Reproduce the records line for line, starting at the first line and ending at the line that contains "317L96 331L109 349H127V353L150", with both of those lines included.

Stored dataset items
────────────────────

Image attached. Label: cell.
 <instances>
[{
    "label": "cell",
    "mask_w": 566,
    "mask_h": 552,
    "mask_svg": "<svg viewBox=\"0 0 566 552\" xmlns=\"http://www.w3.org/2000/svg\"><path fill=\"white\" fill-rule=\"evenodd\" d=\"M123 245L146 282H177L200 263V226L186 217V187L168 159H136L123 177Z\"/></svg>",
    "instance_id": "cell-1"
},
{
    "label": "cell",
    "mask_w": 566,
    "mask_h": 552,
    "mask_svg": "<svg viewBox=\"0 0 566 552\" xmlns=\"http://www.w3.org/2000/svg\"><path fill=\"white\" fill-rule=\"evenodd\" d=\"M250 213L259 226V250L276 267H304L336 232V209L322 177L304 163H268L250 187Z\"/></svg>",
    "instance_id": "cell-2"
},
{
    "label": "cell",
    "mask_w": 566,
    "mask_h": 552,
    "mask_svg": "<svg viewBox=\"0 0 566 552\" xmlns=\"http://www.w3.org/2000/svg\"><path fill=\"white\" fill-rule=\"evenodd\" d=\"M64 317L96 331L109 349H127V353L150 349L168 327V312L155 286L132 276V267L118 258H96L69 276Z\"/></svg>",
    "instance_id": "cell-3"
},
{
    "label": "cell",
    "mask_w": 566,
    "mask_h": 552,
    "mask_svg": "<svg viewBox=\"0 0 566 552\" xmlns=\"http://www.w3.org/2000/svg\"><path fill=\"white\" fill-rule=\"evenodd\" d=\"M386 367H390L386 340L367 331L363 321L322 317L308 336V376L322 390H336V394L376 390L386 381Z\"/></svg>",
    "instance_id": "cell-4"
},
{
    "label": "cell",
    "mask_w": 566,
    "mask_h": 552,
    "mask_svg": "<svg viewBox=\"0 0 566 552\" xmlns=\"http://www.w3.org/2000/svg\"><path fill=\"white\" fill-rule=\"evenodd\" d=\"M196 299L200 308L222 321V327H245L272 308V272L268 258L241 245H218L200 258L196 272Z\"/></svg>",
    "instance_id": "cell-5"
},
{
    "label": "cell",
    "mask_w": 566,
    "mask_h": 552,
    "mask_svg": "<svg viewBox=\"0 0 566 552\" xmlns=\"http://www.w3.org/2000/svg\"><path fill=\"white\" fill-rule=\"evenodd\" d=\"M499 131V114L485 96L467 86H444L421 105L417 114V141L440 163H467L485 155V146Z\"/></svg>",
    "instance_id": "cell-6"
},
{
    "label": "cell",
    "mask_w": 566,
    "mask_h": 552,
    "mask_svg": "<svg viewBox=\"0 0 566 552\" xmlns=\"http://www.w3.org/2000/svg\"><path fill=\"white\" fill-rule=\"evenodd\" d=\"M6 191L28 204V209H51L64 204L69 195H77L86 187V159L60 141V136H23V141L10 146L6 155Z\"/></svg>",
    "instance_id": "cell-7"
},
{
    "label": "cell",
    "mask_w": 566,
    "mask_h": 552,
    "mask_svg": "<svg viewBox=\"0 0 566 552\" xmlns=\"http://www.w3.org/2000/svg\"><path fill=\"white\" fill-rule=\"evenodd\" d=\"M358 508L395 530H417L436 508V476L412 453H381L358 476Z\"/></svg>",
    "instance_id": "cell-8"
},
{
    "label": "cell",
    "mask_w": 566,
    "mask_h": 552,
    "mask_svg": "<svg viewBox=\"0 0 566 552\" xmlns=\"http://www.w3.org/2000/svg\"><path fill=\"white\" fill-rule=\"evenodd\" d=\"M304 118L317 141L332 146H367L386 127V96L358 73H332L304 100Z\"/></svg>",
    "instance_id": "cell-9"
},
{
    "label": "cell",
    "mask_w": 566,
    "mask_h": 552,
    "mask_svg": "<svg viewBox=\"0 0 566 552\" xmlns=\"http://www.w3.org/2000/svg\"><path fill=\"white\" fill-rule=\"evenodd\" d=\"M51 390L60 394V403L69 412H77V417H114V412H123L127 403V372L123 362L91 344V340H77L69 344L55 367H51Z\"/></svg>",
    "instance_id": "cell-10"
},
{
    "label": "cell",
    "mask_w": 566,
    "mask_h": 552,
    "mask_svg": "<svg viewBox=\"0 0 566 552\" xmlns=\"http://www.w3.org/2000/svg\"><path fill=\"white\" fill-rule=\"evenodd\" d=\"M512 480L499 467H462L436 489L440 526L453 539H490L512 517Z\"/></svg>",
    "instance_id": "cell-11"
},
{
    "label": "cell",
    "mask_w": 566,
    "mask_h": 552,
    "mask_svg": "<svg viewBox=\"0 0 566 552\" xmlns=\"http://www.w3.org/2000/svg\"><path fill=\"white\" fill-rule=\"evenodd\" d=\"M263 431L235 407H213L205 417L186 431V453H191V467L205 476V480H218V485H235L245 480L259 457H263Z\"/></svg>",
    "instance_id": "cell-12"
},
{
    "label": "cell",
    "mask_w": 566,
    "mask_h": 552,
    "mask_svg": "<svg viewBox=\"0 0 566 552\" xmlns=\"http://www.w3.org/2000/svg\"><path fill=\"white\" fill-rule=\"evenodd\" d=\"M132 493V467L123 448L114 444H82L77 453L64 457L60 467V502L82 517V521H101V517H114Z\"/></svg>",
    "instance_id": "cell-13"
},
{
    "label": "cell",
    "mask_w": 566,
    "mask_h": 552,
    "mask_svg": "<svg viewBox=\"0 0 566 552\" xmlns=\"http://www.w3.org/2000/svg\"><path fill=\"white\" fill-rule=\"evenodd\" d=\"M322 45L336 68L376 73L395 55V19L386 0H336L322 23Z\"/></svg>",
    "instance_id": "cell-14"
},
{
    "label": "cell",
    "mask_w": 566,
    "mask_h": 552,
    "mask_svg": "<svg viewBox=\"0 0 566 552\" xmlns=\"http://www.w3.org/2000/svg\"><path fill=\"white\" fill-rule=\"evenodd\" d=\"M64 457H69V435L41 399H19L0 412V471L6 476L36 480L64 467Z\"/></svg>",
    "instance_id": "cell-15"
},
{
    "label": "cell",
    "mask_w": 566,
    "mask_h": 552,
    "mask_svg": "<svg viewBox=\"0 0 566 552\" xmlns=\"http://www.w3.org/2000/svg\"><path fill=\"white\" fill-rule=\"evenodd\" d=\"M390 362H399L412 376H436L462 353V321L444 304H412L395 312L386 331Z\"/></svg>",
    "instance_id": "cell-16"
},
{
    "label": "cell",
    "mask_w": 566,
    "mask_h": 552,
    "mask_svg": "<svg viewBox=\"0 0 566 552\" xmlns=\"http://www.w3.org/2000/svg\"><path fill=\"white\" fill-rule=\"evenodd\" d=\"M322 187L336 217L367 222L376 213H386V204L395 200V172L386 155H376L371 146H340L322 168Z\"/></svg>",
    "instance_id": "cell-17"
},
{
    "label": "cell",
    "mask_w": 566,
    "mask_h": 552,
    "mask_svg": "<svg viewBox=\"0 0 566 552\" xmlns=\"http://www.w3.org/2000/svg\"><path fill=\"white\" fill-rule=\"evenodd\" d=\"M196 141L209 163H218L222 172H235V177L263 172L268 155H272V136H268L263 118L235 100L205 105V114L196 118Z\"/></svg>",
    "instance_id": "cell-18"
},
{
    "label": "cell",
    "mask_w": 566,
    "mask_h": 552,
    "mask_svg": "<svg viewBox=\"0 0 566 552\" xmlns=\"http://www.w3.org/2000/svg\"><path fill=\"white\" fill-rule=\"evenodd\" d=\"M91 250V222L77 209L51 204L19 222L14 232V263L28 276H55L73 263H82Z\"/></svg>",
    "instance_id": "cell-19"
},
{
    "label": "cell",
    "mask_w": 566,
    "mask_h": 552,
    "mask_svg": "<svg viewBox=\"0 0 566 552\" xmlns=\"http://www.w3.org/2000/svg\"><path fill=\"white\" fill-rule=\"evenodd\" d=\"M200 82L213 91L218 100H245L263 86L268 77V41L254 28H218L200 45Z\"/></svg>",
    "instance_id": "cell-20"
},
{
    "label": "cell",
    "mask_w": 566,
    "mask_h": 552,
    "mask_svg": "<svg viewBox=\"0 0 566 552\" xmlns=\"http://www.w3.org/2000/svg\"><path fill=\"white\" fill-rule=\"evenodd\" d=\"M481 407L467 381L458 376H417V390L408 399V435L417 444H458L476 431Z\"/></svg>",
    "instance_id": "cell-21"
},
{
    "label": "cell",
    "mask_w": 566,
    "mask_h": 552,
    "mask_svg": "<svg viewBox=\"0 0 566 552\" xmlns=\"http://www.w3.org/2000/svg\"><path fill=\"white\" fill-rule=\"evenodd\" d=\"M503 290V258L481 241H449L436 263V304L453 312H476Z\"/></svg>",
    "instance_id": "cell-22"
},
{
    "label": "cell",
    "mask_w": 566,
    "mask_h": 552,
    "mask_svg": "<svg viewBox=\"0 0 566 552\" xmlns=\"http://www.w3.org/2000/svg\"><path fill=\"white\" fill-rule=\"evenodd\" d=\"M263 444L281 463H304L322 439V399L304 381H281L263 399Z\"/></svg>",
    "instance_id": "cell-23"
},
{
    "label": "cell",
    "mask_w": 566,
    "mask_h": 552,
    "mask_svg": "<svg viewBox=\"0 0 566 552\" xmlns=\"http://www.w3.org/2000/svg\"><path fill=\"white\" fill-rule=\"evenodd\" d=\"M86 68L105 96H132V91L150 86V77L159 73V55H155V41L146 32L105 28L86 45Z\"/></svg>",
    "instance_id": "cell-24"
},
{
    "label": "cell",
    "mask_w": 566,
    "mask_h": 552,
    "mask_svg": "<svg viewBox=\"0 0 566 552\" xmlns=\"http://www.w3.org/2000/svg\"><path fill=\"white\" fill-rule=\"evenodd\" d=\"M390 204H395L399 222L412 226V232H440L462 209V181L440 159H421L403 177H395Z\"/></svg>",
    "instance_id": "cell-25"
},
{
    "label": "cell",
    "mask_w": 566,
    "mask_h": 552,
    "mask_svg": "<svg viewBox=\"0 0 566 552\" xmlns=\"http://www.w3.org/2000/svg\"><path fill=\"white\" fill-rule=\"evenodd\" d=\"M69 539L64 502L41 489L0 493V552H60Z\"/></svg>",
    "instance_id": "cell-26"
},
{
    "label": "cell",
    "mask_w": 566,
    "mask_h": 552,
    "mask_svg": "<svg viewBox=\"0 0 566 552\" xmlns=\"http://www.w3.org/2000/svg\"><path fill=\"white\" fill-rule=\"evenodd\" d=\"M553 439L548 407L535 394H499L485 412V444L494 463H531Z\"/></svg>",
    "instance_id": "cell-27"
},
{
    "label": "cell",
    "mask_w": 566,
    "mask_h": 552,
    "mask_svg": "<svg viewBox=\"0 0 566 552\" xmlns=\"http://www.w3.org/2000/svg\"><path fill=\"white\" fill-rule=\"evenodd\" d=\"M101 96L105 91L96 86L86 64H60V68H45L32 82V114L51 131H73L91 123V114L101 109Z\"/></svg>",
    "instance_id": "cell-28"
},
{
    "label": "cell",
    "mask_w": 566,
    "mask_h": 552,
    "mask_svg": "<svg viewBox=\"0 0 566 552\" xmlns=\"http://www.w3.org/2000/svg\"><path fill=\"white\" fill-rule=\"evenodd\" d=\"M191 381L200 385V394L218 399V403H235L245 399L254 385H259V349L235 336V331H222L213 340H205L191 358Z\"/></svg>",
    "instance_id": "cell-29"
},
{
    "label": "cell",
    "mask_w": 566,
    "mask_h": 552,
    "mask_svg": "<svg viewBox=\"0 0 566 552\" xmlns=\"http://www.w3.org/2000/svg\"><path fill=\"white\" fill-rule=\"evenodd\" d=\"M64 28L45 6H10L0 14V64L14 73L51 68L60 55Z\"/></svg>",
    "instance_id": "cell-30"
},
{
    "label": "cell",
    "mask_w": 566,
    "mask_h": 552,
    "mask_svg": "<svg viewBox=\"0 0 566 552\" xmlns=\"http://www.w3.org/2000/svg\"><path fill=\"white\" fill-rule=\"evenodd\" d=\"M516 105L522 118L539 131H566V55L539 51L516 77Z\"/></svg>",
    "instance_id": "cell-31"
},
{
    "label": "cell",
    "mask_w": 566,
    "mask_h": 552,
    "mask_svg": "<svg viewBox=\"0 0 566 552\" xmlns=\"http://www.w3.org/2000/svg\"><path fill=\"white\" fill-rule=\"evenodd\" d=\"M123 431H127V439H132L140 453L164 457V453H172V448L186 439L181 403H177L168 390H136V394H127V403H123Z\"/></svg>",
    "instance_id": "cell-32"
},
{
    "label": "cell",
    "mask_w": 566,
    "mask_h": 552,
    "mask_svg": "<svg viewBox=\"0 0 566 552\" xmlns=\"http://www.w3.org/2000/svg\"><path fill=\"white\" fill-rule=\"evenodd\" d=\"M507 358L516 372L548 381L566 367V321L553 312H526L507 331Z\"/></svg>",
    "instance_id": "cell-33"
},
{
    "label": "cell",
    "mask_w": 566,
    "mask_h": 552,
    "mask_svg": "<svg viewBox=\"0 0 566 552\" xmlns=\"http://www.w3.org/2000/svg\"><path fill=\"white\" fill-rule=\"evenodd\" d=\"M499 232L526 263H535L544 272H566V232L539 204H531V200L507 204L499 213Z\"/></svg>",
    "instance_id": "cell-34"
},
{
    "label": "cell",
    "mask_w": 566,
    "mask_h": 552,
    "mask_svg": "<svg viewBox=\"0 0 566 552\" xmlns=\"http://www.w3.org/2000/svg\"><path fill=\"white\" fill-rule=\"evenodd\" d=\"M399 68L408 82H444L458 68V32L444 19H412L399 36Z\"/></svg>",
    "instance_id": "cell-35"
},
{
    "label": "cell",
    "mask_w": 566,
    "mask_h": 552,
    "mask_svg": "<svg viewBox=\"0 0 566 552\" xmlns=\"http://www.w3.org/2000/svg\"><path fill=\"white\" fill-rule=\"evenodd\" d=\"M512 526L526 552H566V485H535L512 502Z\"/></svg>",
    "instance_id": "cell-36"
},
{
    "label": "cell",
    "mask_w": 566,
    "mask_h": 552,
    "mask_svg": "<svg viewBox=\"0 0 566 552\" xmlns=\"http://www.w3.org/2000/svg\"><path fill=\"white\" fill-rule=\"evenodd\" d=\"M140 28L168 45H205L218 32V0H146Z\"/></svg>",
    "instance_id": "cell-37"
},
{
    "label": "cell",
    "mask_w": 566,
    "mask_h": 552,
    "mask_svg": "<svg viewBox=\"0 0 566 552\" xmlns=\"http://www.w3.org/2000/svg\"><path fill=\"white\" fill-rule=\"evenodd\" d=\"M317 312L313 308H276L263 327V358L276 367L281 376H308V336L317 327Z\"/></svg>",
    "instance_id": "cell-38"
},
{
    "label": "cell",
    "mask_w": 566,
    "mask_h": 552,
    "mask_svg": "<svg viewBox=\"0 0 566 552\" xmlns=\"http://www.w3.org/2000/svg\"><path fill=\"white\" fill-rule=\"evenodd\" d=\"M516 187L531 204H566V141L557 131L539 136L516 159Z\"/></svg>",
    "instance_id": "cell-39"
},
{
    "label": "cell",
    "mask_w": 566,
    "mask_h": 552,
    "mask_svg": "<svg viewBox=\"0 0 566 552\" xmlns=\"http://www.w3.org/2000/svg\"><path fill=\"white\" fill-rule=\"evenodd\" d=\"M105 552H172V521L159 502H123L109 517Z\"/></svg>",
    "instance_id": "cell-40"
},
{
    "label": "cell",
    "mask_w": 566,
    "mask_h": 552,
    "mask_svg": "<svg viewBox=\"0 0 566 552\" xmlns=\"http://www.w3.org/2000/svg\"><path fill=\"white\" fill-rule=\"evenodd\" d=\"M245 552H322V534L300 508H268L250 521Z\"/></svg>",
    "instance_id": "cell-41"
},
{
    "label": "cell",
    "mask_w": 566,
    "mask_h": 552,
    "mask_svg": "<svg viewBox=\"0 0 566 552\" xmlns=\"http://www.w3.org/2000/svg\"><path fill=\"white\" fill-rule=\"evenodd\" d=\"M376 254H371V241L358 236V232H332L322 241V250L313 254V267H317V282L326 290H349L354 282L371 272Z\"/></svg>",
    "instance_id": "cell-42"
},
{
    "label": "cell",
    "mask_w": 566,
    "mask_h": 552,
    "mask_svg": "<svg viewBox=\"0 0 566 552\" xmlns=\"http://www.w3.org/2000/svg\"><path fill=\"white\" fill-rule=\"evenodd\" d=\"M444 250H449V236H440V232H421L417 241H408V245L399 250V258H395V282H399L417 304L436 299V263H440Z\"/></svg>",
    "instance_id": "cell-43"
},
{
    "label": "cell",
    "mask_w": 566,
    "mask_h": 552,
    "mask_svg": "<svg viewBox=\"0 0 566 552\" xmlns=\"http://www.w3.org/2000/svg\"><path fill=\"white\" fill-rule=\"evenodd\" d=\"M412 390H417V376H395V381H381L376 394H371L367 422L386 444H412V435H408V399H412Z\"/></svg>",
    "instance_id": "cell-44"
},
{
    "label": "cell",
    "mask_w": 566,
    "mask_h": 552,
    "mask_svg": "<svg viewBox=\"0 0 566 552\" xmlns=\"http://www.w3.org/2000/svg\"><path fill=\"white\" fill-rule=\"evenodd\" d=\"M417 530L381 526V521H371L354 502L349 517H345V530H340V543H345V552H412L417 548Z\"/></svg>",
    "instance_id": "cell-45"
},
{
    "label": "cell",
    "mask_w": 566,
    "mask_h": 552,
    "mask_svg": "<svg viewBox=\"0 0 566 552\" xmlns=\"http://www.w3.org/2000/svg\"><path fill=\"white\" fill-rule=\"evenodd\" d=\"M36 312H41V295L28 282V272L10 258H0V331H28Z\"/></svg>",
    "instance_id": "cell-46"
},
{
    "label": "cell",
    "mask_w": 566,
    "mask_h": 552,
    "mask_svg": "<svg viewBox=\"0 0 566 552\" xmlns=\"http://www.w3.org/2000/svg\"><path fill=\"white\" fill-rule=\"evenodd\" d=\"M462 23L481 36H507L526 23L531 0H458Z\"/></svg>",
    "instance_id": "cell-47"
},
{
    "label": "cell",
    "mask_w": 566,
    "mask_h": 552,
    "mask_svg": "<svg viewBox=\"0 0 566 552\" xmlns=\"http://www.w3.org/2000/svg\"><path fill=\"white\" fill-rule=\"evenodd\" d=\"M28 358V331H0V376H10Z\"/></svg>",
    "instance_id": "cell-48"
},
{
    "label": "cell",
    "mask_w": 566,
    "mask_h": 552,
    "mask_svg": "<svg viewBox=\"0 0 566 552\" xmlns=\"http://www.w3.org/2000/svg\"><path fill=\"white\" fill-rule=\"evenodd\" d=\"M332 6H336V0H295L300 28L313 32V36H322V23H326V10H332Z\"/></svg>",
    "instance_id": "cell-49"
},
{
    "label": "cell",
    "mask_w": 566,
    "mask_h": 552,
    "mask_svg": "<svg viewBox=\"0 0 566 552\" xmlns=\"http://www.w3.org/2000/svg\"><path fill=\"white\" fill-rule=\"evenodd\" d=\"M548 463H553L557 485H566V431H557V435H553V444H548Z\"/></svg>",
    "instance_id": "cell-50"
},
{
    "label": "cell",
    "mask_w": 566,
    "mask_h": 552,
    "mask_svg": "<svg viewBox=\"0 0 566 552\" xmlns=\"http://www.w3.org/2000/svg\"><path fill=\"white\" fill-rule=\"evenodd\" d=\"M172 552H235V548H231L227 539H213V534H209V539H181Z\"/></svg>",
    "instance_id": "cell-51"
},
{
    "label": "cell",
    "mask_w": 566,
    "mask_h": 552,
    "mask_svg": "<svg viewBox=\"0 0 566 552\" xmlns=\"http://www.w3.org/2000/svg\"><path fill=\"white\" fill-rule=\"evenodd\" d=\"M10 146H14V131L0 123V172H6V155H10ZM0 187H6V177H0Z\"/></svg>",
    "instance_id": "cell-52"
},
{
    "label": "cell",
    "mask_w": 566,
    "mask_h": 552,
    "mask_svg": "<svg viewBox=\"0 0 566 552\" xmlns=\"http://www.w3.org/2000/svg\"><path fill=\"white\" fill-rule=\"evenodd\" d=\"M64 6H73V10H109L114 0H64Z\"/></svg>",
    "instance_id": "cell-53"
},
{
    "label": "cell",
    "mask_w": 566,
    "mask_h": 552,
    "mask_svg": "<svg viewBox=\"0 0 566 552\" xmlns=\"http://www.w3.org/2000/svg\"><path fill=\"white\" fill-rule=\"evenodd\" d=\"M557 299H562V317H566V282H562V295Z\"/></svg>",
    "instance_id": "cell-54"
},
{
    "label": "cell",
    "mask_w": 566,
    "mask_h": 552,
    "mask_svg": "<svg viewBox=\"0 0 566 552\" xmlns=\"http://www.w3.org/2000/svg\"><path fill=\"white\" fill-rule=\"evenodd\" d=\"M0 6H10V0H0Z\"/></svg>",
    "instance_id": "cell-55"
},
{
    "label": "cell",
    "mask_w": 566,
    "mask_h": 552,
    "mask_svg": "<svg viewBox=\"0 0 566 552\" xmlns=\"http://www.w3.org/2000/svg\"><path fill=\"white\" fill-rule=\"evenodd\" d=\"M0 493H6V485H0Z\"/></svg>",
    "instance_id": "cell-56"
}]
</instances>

────────────────────

Result of this exercise
Image attached. Label: cell.
 <instances>
[{
    "label": "cell",
    "mask_w": 566,
    "mask_h": 552,
    "mask_svg": "<svg viewBox=\"0 0 566 552\" xmlns=\"http://www.w3.org/2000/svg\"><path fill=\"white\" fill-rule=\"evenodd\" d=\"M123 245L146 282H177L200 263V226L186 217V187L168 159H136L123 177Z\"/></svg>",
    "instance_id": "cell-1"
},
{
    "label": "cell",
    "mask_w": 566,
    "mask_h": 552,
    "mask_svg": "<svg viewBox=\"0 0 566 552\" xmlns=\"http://www.w3.org/2000/svg\"><path fill=\"white\" fill-rule=\"evenodd\" d=\"M250 213L259 226V250L276 267H304L336 232V209L322 177L304 163H268L250 187Z\"/></svg>",
    "instance_id": "cell-2"
},
{
    "label": "cell",
    "mask_w": 566,
    "mask_h": 552,
    "mask_svg": "<svg viewBox=\"0 0 566 552\" xmlns=\"http://www.w3.org/2000/svg\"><path fill=\"white\" fill-rule=\"evenodd\" d=\"M64 317L96 331L109 349H127V353L150 349L168 327V312L155 286L132 276V267L118 258H96L69 276Z\"/></svg>",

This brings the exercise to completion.